The credit (or blame!) for all this rests firmly on the shoulders of writer Alan James, who also directed under his regular pseudonym of Alvin J. Neitz. His career mostly comprised dozens of Westerns but he was also involved with a couple of notable serials: ‘Dick Tracy’ (1937) with Ralph Byrd and ‘S.O.S. Coastguard’ (1937) with horror icon Bela Lugosi. Arlene Ray grew up busting broncos on a ranch outside San Antonio and starred in several silent serials, often doing her own stunts. Unfortunately, her career couldn’t survive the transition to talkies. Further down the cast list (and billed as ‘The Thing’!) is Sheldon Lewis, an actor who took both title roles in cheap quickie ‘Dr Jekyll and Mr Hyde’ (1920), a film made entirely to cash in one the far more lavish production of the same year that starred screen legend John Barrymore.

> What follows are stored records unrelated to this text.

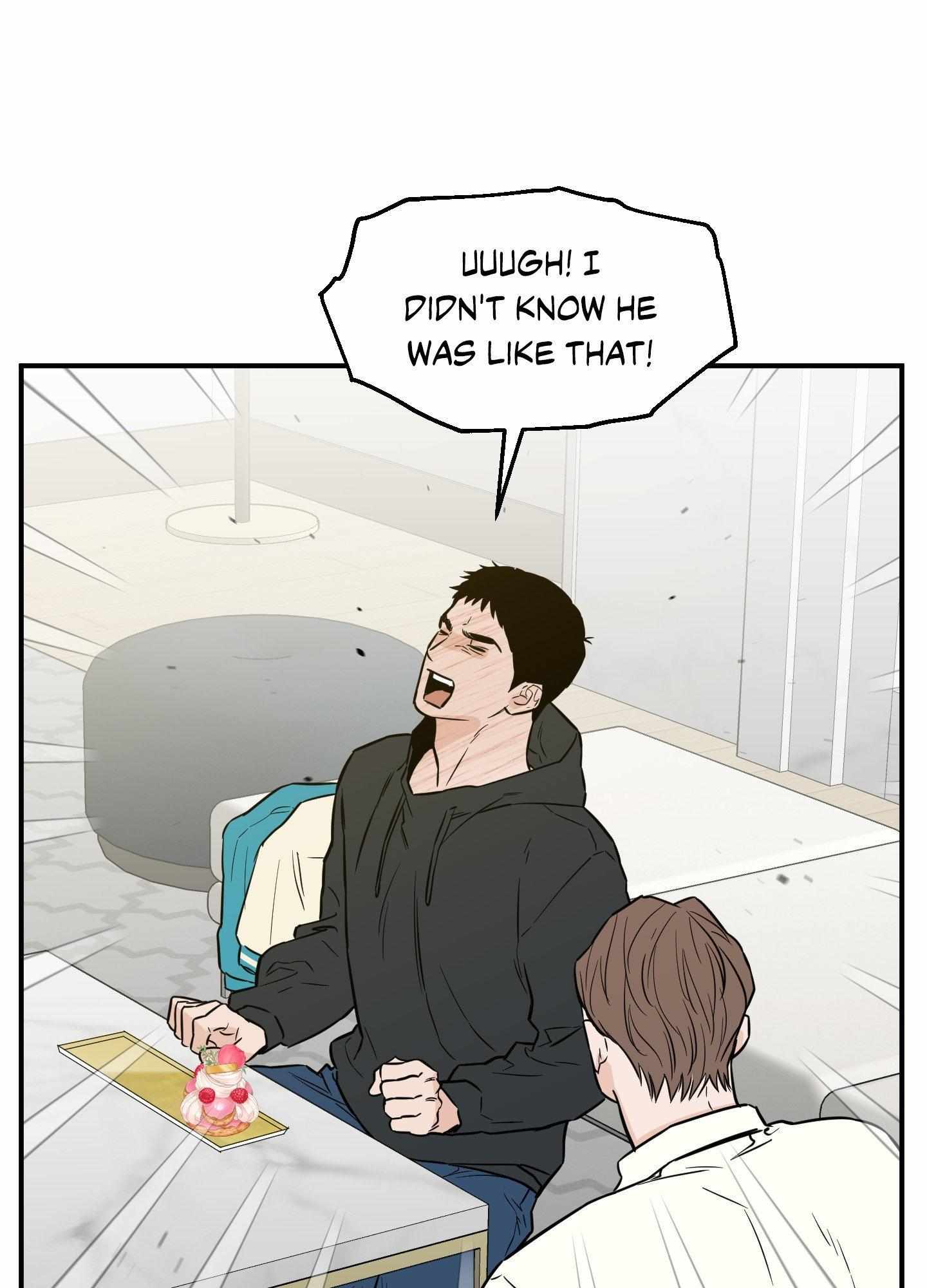 SCOOP Chapter 24 page 62 - 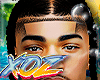 xOz Davi Braids '25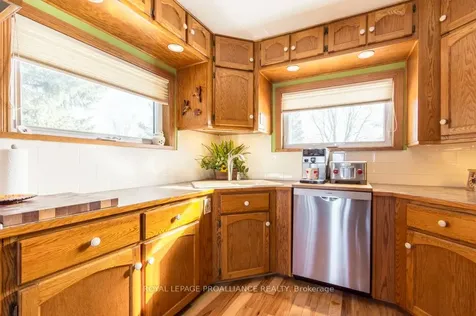 728 Moira Road Centre Hastings ON K0K 3E0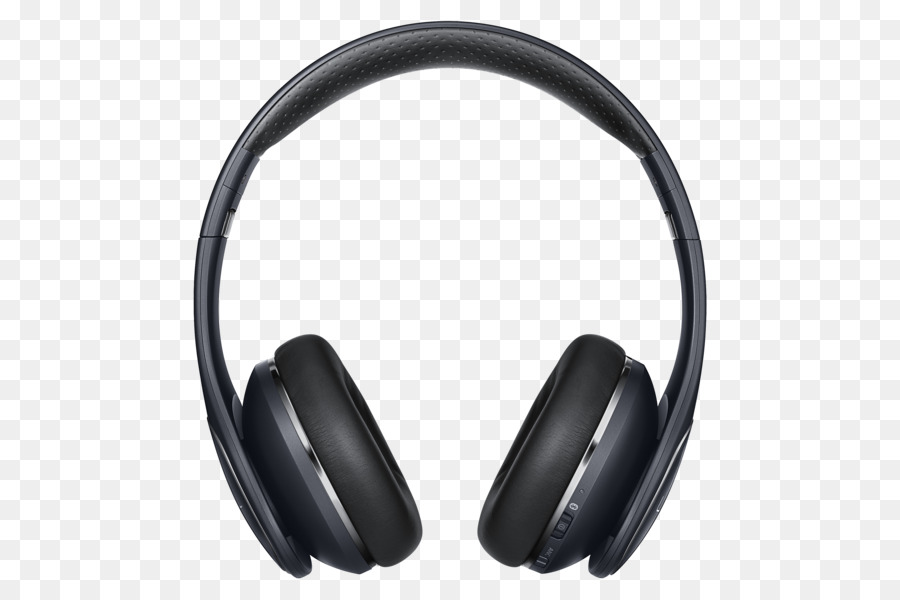 Fones De Ouvido，Áudio PNG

But the big success story here was Williams. Beginning as a rodeo rider and pro-baseball player, his started out in silent comedies with Will Rogers, who dubbed him ‘Big Boy’. ln the 1940’s he adopted that moniker as part of his official ‘stage’ name, and embarked on a series of Westerns, mostly playing grizzled old sidekicks to major stars like Errol Flynn, Gary Cooper, John Wayne, Roy Rogers and Robert Mitchum.
A highly stilted and tiresome mystery that will try the patience of all but the most hard core enthusiast of the genre.